GIVEN DATA |

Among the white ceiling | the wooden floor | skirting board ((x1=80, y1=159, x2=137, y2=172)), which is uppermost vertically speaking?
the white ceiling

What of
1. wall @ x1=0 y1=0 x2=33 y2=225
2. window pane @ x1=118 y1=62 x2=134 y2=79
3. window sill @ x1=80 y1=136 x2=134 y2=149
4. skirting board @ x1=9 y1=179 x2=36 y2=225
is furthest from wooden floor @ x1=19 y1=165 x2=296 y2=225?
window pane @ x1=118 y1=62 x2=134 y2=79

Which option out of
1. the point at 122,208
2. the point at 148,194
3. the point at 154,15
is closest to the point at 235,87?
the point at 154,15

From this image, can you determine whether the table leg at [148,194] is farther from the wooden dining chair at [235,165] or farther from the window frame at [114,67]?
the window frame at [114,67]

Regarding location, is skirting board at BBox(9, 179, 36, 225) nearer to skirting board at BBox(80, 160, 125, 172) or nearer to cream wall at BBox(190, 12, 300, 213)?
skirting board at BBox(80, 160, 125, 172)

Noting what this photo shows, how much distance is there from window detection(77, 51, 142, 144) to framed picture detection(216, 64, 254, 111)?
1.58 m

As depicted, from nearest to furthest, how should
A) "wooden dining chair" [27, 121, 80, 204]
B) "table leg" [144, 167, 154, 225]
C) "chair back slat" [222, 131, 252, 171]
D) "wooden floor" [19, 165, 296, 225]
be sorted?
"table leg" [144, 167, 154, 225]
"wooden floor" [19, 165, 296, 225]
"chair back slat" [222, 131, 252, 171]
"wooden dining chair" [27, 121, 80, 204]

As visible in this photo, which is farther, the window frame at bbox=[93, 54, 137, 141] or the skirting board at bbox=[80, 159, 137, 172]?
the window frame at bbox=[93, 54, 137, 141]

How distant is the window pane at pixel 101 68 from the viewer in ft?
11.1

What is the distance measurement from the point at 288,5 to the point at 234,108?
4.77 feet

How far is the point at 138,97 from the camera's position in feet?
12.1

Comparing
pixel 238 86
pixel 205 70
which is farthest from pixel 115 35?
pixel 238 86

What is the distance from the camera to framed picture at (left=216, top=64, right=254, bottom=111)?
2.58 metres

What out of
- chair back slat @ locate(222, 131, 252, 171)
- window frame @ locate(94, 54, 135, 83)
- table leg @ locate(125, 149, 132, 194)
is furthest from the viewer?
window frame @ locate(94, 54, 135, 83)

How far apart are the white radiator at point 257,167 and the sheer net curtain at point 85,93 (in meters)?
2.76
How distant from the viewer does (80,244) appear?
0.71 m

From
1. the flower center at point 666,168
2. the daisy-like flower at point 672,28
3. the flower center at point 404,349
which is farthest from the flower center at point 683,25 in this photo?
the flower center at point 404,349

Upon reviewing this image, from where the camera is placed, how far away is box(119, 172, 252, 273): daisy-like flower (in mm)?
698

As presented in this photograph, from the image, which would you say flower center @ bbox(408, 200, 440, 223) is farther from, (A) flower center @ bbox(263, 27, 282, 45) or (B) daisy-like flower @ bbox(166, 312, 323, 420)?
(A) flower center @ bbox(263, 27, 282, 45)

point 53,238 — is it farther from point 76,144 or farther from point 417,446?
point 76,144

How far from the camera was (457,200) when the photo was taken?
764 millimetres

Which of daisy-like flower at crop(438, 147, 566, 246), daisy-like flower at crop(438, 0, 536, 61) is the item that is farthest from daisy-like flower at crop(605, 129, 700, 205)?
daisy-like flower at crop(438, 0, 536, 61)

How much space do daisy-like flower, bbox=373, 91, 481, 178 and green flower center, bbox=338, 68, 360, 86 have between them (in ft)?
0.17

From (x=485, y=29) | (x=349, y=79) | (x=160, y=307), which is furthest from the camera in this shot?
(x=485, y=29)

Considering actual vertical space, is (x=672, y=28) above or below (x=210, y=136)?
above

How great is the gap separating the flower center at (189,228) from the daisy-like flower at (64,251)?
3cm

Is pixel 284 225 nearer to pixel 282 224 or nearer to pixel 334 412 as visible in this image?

STATED PROBLEM | Update all the items above by replacing "window sill" with "windowsill", leaving everything else the same.

RESPONSE BELOW |
Among the white ceiling | the wooden floor | skirting board ((x1=80, y1=159, x2=137, y2=172)), which is uppermost vertically speaking?
the white ceiling

What of
1. wall @ x1=0 y1=0 x2=33 y2=225
2. window pane @ x1=118 y1=62 x2=134 y2=79
3. windowsill @ x1=80 y1=136 x2=134 y2=149
4. skirting board @ x1=9 y1=179 x2=36 y2=225
is furthest from wooden floor @ x1=19 y1=165 x2=296 y2=225?
window pane @ x1=118 y1=62 x2=134 y2=79

Which option out of
1. the point at 122,208
2. the point at 148,194
3. the point at 154,15
is closest to the point at 235,87?
the point at 154,15

From this image, can you determine whether the table leg at [148,194] is farther from the wooden dining chair at [235,165] or farther from the window frame at [114,67]?
the window frame at [114,67]

Regarding location, is skirting board at BBox(9, 179, 36, 225) nearer to skirting board at BBox(80, 160, 125, 172) or nearer to cream wall at BBox(190, 12, 300, 213)?
skirting board at BBox(80, 160, 125, 172)

Noting what this photo shows, how much distance is there from window detection(77, 51, 142, 144) to framed picture detection(216, 64, 254, 111)?
1.58 m

As depicted, from nearest to furthest, how should
A) "wooden dining chair" [27, 121, 80, 204]
B) "table leg" [144, 167, 154, 225]
C) "chair back slat" [222, 131, 252, 171]
D) "wooden floor" [19, 165, 296, 225]
be sorted?
"table leg" [144, 167, 154, 225]
"wooden floor" [19, 165, 296, 225]
"chair back slat" [222, 131, 252, 171]
"wooden dining chair" [27, 121, 80, 204]

As visible in this photo, which is farther, the window frame at bbox=[93, 54, 137, 141] or the skirting board at bbox=[80, 159, 137, 172]?
the window frame at bbox=[93, 54, 137, 141]

How distant is the window pane at pixel 101 68 from the viewer in ft?
11.1

What is the distance measurement from the point at 288,5 to the point at 234,108?
4.77 feet

How far is the point at 138,97 from the camera's position in feet?
12.1

Comparing
pixel 238 86
pixel 205 70
which is farthest from pixel 115 35?
pixel 238 86

What is the distance from the camera to framed picture at (left=216, top=64, right=254, bottom=111)?
2.58 metres

What out of
- chair back slat @ locate(222, 131, 252, 171)
- window frame @ locate(94, 54, 135, 83)
- table leg @ locate(125, 149, 132, 194)
is furthest from the viewer?
window frame @ locate(94, 54, 135, 83)

How far apart are the white radiator at point 257,167 and the sheer net curtain at point 85,93 (in meters)?
2.76
How distant from the viewer does (80,244) appear?
0.71 m

From
1. the flower center at point 666,168
2. the daisy-like flower at point 672,28
3. the flower center at point 404,349
which is farthest from the flower center at point 683,25 in this photo?
the flower center at point 404,349

Upon reviewing this image, from where the camera is placed, how far away is box(119, 172, 252, 273): daisy-like flower (in mm)?
698

As presented in this photograph, from the image, which would you say flower center @ bbox(408, 200, 440, 223) is farther from, (A) flower center @ bbox(263, 27, 282, 45) or (B) daisy-like flower @ bbox(166, 312, 323, 420)?
(A) flower center @ bbox(263, 27, 282, 45)

point 53,238 — is it farther from point 76,144 or farther from point 417,446?
point 76,144

How far from the camera was (457,200) when the photo was taken?
764 millimetres

Which of daisy-like flower at crop(438, 147, 566, 246), daisy-like flower at crop(438, 0, 536, 61) is the item that is farthest from daisy-like flower at crop(605, 129, 700, 205)?
daisy-like flower at crop(438, 0, 536, 61)

How much space do daisy-like flower, bbox=373, 91, 481, 178 and green flower center, bbox=338, 68, 360, 86 have between them (in ft)?
0.17

From (x=485, y=29) | (x=349, y=79) | (x=160, y=307), which is furthest from the camera in this shot?
(x=485, y=29)

Considering actual vertical space, is (x=672, y=28) above or below (x=210, y=136)?
above

How great is the gap separating the flower center at (189,228) from the daisy-like flower at (64,251)?
3cm

Is pixel 284 225 nearer to pixel 282 224 or nearer to pixel 334 412 as visible in this image?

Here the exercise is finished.